Howls of laughter from the truck’s cab, fueled by Keystone Beer
and stale cigarette smoke, spew malignant noise like rancid honey
into the hazy air, coating the morning dew with nicotine and tar
and poisons only a tobacco company chemist could readily name.

The death of hope, unremarkable to those witless celebrants,
leaves a hole in the sky quickly filled by bigotry and hate.
Meth-powered parenthood supersedes empathy here,
urging children to curb intellect in favor of mindless bravado.
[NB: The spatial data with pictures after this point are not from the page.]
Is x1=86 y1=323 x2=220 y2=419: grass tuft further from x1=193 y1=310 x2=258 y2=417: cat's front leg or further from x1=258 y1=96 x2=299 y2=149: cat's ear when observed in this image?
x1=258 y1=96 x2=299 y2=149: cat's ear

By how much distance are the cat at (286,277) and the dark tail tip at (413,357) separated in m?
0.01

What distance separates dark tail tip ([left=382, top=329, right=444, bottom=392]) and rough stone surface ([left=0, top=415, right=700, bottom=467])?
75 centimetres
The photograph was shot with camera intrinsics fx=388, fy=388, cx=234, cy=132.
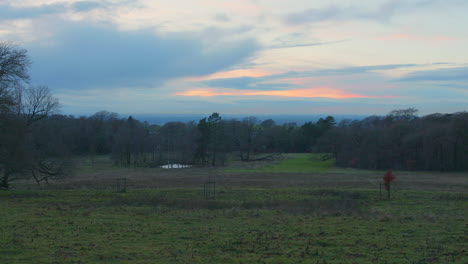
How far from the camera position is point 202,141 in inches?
2945

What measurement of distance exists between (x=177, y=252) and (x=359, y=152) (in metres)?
60.6

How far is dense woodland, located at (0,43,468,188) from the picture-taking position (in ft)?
86.1

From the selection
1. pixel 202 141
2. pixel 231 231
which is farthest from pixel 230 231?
pixel 202 141

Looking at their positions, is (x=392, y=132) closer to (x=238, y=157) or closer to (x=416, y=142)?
(x=416, y=142)

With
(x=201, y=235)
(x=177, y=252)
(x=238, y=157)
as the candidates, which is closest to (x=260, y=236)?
(x=201, y=235)

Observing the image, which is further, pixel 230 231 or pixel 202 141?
pixel 202 141

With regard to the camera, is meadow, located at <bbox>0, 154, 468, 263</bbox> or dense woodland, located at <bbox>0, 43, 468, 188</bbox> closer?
meadow, located at <bbox>0, 154, 468, 263</bbox>

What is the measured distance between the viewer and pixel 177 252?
1133cm

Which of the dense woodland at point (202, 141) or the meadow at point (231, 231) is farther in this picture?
the dense woodland at point (202, 141)

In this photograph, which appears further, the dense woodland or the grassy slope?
the dense woodland

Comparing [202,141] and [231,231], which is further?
[202,141]

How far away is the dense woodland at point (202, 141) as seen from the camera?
2625 centimetres

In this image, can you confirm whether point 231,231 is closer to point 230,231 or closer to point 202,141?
point 230,231

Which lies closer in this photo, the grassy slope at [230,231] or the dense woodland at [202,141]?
the grassy slope at [230,231]
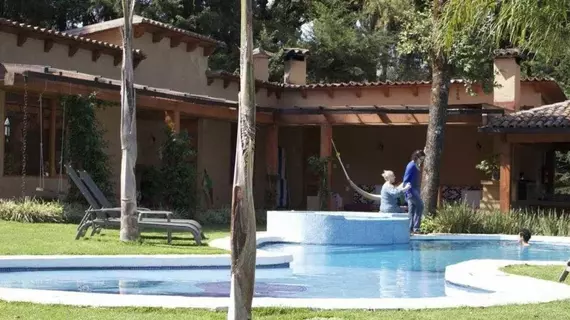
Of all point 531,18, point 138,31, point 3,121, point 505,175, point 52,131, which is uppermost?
point 138,31

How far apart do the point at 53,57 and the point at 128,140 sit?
25.5 ft

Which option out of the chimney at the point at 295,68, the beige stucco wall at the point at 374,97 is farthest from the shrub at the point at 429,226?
the chimney at the point at 295,68

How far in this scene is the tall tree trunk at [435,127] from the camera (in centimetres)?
1892

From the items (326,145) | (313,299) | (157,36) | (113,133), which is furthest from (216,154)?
(313,299)

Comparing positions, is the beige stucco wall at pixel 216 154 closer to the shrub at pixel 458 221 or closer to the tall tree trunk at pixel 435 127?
the tall tree trunk at pixel 435 127

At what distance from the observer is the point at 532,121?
21078mm

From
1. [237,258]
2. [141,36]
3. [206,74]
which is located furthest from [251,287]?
[206,74]

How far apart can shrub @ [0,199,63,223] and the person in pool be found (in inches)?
347

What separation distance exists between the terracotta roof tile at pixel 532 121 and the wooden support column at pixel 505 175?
546 millimetres

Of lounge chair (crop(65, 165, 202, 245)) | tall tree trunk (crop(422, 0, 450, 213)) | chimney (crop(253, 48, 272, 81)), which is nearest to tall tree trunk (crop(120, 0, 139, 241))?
lounge chair (crop(65, 165, 202, 245))

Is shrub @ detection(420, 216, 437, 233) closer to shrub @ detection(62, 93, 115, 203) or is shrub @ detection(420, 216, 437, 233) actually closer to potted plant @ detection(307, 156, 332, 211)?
potted plant @ detection(307, 156, 332, 211)

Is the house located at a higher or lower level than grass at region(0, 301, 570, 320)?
higher

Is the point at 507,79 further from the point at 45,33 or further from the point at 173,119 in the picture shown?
the point at 45,33

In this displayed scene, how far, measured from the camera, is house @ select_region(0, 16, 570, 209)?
1875 centimetres
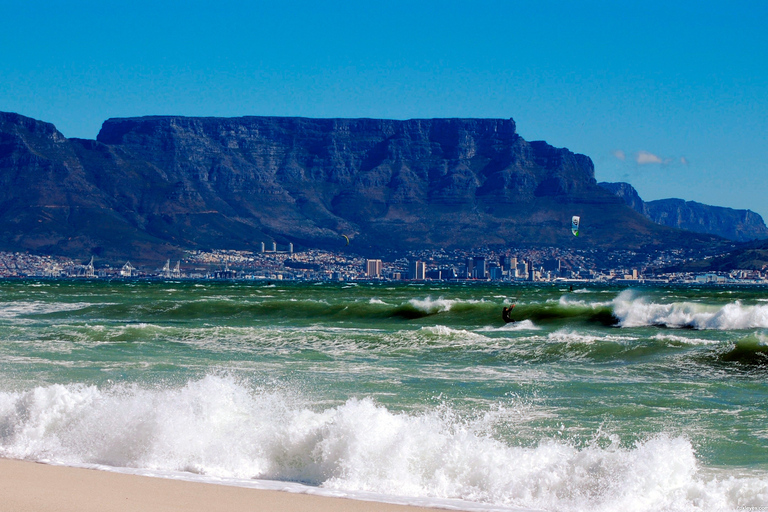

Here and there, pockets of compassion emerge, only to be drowned
like ill-fated puppies in pools of toxic rage and maniacal fanaticism.
Hope can’t survive here in this land of twisted religion and
pistol-worship; not here, in this Petri dish of cerebral squalor.

Yet, in spite of the desperation born of congenital stupidity,
a few brave souls climb out of those noxious pools, determined
to scrub the thick layers of scum from the landscape and wash
the disease from brains chemically-cooked in ugly pathology.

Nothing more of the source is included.